Landscape genetics analyses

Parameterizing resistance surfaces in landscape genetics is not trivial (Spear et al. 2010; Zeller et al. 2012). We sought to optimally parameterize and select resistance surfaces using a genetic algorithm optimization approach as implemented in the ResistanceGA (Peterman 2018) R package. Genetic algorithms (Scrucca 2013) are an example of machine learning approach used to explore parameter space to find the combination of resistance surface values and transformations that maximize the statistical relationship between matrices of pairwise cost‐distances and genetic distances. The algorithm optimizes single and composite surfaces without requiring a priori resistance values based on expert opinion or ecological characteristics of the species, thus, removing potential biases introduced by inadequate knowledge of the species‐specific costs of dispersal. These surfaces are created by applying a transformation to each environmental variable that is hypothesized to influence genetic connectivity. Possible transformation functions included eight exponential-based functions, each of which is defined by two parameters, shape and maximum resistance.

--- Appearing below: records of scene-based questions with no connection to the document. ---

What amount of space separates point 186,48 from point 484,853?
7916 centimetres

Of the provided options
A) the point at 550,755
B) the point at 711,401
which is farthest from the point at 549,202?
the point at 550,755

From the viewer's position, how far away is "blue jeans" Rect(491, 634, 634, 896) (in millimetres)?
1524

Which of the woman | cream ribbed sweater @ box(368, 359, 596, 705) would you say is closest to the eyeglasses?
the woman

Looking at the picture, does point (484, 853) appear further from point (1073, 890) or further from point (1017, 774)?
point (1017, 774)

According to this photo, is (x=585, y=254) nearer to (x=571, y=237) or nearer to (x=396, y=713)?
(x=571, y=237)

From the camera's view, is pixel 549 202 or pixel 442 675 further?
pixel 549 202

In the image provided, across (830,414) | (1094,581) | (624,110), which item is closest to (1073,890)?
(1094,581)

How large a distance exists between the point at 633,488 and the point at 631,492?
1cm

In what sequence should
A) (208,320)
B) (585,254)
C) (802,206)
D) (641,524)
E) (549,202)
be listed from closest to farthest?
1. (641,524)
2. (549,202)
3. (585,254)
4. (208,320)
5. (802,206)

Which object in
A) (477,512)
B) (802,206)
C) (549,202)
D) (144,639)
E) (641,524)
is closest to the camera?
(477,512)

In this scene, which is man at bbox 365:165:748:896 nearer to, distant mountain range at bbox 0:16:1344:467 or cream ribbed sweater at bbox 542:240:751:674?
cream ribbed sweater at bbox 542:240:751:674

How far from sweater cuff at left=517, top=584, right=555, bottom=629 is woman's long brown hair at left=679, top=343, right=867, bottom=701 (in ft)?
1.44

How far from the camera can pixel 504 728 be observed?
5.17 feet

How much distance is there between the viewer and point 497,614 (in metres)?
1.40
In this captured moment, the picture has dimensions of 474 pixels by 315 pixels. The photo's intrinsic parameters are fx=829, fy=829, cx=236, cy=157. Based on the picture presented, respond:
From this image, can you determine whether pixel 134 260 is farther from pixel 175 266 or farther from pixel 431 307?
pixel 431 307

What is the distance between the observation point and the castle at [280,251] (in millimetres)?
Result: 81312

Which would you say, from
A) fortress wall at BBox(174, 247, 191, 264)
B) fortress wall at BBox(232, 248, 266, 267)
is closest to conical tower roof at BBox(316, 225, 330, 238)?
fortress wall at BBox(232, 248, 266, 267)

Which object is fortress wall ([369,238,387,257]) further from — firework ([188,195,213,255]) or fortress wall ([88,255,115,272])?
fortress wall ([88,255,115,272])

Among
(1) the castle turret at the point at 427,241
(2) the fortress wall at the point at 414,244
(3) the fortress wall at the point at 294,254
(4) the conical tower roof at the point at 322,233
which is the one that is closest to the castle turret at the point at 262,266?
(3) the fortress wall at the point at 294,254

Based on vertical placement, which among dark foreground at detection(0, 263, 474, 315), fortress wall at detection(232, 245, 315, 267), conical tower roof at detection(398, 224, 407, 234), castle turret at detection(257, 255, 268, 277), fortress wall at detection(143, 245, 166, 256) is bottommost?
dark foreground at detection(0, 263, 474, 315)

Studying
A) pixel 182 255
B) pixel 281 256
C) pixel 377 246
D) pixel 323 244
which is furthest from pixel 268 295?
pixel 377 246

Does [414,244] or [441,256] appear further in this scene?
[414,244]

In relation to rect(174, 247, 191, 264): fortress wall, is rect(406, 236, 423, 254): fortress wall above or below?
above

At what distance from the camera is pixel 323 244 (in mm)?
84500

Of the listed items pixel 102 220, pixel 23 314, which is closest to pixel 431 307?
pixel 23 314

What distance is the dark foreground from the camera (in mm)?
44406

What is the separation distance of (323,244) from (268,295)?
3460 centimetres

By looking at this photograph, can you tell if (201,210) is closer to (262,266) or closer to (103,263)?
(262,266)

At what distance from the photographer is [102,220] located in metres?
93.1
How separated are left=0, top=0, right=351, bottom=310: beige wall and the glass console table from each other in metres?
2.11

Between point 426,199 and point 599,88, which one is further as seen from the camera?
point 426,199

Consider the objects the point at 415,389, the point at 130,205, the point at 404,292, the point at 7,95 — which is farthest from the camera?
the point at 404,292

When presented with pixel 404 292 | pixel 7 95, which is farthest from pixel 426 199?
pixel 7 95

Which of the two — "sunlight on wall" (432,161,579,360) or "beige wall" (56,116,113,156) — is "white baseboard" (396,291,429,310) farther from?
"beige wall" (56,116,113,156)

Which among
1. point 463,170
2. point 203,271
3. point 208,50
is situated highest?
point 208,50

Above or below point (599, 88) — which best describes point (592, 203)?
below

Throughout the optimization process, genetic distances are regressed against resistance distances using maximum likelihood population effects (MLPE) mixed models (Clarke et al. 2002), implemented in lme4 (Bates et al. 2015). MLPE mixed-effects models overcome the issue of nonindependence of pairwise distances by including a population covariance random-effects term that accounts for the non-independent error structure associated with pairwise distances (Clarke et al. 2002). This method has been shown to be effective at quantifying relationships between distance matrices while controlling for nonindependence in such data (Shirk et al. 2017). Potential resistance surfaces are evaluated based on their ability to model our pairwise genetic response matrix through their log-likelihood values. Resistance distances were calculated using random‐walk commute distances using gdistance (van Etten 2017) in R. Genetic distances were represented as a matrix of pairwise Fst (Weir and Cockerham 1984) values computed using the StAMPP package (Pembleton et al. 2013), also in R. In addition to all of the resistance surfaces built from landscape features, we examined an intercept-only model (null model), as well as a simple geographical distance surface where the resistances of all cells are set to one (i.e., isolation-by-distance). In total, we compared 33 different resistance models (Supplementary material Table S2).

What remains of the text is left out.